[Passage for review]
Segment Open

Financial Advantage Services, Inc

Financial Advantage Services, Inc Full-service office for financial and insurance services. Securities are offered through Peak Brokerage Services, LLC, Member FINRA/SIPC.

We specialize in: Mutual Funds, Fixed Annuities, Fixed Index Annuities & Variable Annuities, along with all types of Life Insurance Financial Advantage Services, Inc is a separate and independent entity from Peak Brokerage Services, LLC.

10/13/2025

Underneath the Noise, Budget Deficit Progress!

Date: 10/13/2025

Over the past two and one-half decades, the federal government has buried taxpayers under a mountain of debt, now approaching $38 trillion.

During this time, the key problem has been spending, not a lack of tax revenue. Over the past 25 years, taxes have remained relatively stable as a share of GDP, while spending continued to rise. We estimate that spending was 23.2% of GDP in the year ending September 30 (Fiscal Year 2025) versus 17.7% in 2000. In other words, the reason we have a debt problem is because we have a spending problem.

That’s the bad news, and it means policymakers still have a very long way to go before we can claim our fiscal house is in order. But just because the overall budget picture remains bleak doesn’t mean we shouldn’t recognize improvements when they happen, and there is some progress.

The Congressional Budget Office recently estimated that the budget deficit for the year that ended on September 30 (FY 2025) came in at $1.809 trillion, slightly smaller than the $1.817 trillion of FY 2024. Although that’s only an improvement of $8 billion in dollar terms, there are reasons for at least some modest hope on the deficit.

Segment Closed

[Information provided]
Segment Open

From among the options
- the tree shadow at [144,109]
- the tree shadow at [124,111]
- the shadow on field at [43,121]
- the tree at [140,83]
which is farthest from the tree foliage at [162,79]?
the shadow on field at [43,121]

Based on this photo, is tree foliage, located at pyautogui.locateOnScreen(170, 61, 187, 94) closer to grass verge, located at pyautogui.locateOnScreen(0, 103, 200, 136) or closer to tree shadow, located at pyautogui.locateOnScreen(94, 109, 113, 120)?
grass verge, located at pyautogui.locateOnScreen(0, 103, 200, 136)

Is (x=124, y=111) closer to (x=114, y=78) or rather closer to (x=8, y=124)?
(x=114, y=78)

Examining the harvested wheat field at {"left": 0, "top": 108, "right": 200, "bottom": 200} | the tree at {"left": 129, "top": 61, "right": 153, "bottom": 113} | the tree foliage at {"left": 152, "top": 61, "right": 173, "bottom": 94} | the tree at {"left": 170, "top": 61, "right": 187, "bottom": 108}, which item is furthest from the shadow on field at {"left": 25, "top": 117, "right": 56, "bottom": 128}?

Segment Closed
Segment Open

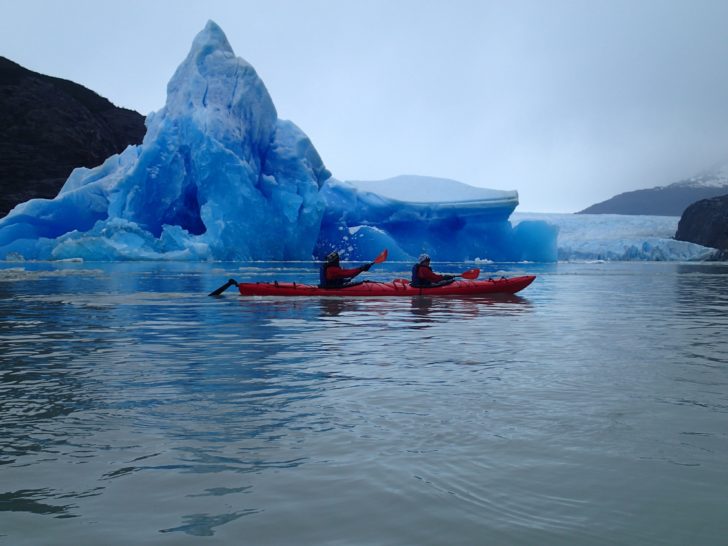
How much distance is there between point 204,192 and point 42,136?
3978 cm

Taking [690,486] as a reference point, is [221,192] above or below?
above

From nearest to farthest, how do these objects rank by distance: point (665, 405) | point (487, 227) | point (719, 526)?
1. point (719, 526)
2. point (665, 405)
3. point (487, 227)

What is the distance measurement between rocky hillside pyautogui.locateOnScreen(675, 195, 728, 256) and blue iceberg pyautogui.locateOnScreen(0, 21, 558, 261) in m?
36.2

Segment Closed
Segment Open

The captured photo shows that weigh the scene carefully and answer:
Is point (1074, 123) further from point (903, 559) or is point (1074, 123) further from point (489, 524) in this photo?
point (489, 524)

Segment Closed

[Task list]
- A) Using the budget deficit article above, decide for each statement whether it agrees with the text. Answer yes or no, and quote the words from the text that decide it.
(i) The federal debt is approaching $38 trillion.
(ii) Over the past 25 years, taxes have risen sharply as a share of GDP.
(iii) The budget deficit for FY 2025 was larger than the deficit for FY 2024.
- B) Condense the paragraph of the budget deficit article that begins "During this time" into one shorter passage that keeps its main facts.

[Results of the tasks]
- A)
(i) Yes: "now approaching $38 trillion"
(ii) No: "taxes have remained relatively stable as a share of GDP"
(iii) No: "came in at $1.809 trillion, slightly smaller than the $1.817 trillion of FY 2024"

- B) The debt problem stems from spending, not a lack of tax revenue. Over the past 25 years, taxes stayed relatively stable as a share of GDP while spending kept rising, from 17.7% of GDP in 2000 to an estimated 23.2% in Fiscal Year 2025, the year ending September 30.